> TEXTO FORNECIDO
>>

CGTP Isabel Camarinha em entrevista dura: do 1.º de Maio aos aumentos
Tem sempre de haver aumentos, mas na CGTP não?
ACGTP não vai transigir: nem nas celebrações na rua, nem em pôr a exigência de aumentos na mesa de negociações. Menos em casa, porque aí, quanto aos 90 euros, “depende dos resultados”.
Vai usar máscara no 1º de Maio?
Não está ainda definido. Temos estado a ver com a DGS e não há uma norma que exija o uso ao ar livre, a não ser quando as pessoas estão próximas. Eventualmente vamos usar, mas não é obrigatório que todos usem. Vamos garantir o distanciamento sanitário, até superior à norma dos dois metros, vamos ter entre 3 e 5 metros entre cada participante. Precisamos é que haja a voz dos trabalhadores no dia 1 de Maio.
Prevê-se que em transportes públicos e no secundário – mesmo no exterior – a máscara seja obrigatória. Quem tem uma posição pública não deve dar o exemplo?

<<

> DESCRIÇÃO DO EXERCÍCIO
Reescreva em forma de lista o parágrafo da entrevista que começa por «Não está ainda definido», conservando os factos principais.

> ENTRADAS FORNECIDAS
>>

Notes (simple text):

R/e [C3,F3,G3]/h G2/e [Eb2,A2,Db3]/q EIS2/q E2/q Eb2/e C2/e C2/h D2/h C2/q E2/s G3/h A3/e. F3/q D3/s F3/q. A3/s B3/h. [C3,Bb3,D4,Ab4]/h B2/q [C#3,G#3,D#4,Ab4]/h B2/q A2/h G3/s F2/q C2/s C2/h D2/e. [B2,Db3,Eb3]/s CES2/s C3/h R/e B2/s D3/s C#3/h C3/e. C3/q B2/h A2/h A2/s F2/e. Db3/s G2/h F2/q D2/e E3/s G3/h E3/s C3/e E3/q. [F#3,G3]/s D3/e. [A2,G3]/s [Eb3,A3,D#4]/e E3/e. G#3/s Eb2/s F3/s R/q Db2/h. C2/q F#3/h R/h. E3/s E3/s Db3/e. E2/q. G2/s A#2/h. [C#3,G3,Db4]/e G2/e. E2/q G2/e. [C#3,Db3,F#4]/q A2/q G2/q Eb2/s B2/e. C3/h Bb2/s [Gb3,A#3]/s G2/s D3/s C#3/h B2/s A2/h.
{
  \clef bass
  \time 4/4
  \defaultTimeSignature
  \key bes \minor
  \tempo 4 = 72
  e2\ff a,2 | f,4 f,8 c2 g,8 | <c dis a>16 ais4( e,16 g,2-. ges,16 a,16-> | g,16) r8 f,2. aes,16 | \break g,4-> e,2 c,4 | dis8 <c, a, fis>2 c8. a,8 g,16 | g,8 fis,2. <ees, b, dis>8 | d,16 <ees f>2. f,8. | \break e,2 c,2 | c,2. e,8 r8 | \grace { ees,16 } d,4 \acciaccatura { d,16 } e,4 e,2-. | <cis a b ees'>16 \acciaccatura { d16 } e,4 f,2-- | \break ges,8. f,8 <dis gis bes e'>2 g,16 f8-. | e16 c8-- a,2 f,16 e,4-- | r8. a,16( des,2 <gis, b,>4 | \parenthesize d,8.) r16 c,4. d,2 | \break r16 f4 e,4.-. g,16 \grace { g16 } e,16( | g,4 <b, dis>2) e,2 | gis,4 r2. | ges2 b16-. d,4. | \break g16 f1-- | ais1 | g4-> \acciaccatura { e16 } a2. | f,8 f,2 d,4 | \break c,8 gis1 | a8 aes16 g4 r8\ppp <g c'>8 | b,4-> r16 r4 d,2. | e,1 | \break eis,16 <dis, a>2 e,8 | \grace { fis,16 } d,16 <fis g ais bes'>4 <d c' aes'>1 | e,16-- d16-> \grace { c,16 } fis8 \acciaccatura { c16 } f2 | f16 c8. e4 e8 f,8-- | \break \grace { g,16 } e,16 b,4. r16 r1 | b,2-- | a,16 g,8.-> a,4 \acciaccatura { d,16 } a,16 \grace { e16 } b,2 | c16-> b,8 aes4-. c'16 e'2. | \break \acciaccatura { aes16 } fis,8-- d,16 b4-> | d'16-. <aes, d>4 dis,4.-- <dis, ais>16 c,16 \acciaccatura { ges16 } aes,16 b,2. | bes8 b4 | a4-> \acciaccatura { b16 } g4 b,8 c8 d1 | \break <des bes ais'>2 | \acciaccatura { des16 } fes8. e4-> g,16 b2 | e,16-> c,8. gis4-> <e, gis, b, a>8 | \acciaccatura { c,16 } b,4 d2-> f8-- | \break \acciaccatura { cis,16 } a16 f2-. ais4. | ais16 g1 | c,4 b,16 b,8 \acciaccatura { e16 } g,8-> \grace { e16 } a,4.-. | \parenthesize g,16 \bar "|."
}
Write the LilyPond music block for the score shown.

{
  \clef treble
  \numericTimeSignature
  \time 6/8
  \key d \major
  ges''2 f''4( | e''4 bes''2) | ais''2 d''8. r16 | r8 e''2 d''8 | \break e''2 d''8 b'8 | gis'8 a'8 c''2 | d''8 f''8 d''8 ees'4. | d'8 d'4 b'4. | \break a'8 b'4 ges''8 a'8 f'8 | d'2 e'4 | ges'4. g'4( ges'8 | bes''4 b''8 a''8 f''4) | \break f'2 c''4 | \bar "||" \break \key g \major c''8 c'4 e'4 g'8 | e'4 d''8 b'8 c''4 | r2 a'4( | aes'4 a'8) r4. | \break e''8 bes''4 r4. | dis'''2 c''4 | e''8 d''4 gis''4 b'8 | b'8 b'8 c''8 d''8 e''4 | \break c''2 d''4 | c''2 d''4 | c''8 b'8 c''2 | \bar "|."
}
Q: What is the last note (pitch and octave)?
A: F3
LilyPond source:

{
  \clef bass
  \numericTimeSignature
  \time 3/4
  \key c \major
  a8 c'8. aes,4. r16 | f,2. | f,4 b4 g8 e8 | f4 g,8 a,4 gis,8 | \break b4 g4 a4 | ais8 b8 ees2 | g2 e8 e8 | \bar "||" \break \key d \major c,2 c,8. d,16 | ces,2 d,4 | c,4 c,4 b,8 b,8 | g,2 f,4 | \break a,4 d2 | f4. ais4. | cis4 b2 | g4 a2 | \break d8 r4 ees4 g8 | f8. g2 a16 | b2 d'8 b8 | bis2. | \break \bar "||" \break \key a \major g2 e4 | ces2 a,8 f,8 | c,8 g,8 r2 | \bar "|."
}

<<

> RESULTADO DA TAREFA
- O uso de máscara no 1.º de Maio ainda não está definido.
- Segundo a análise feita com a DGS, nenhuma norma exige máscara ao ar livre, salvo quando as pessoas estão próximas.
- A máscara poderá eventualmente ser usada, mas não será obrigatória para todos.
- Haverá entre 3 e 5 metros de distância entre cada participante, acima da norma dos dois metros.
- O essencial é que a voz dos trabalhadores se faça ouvir no dia 1 de Maio.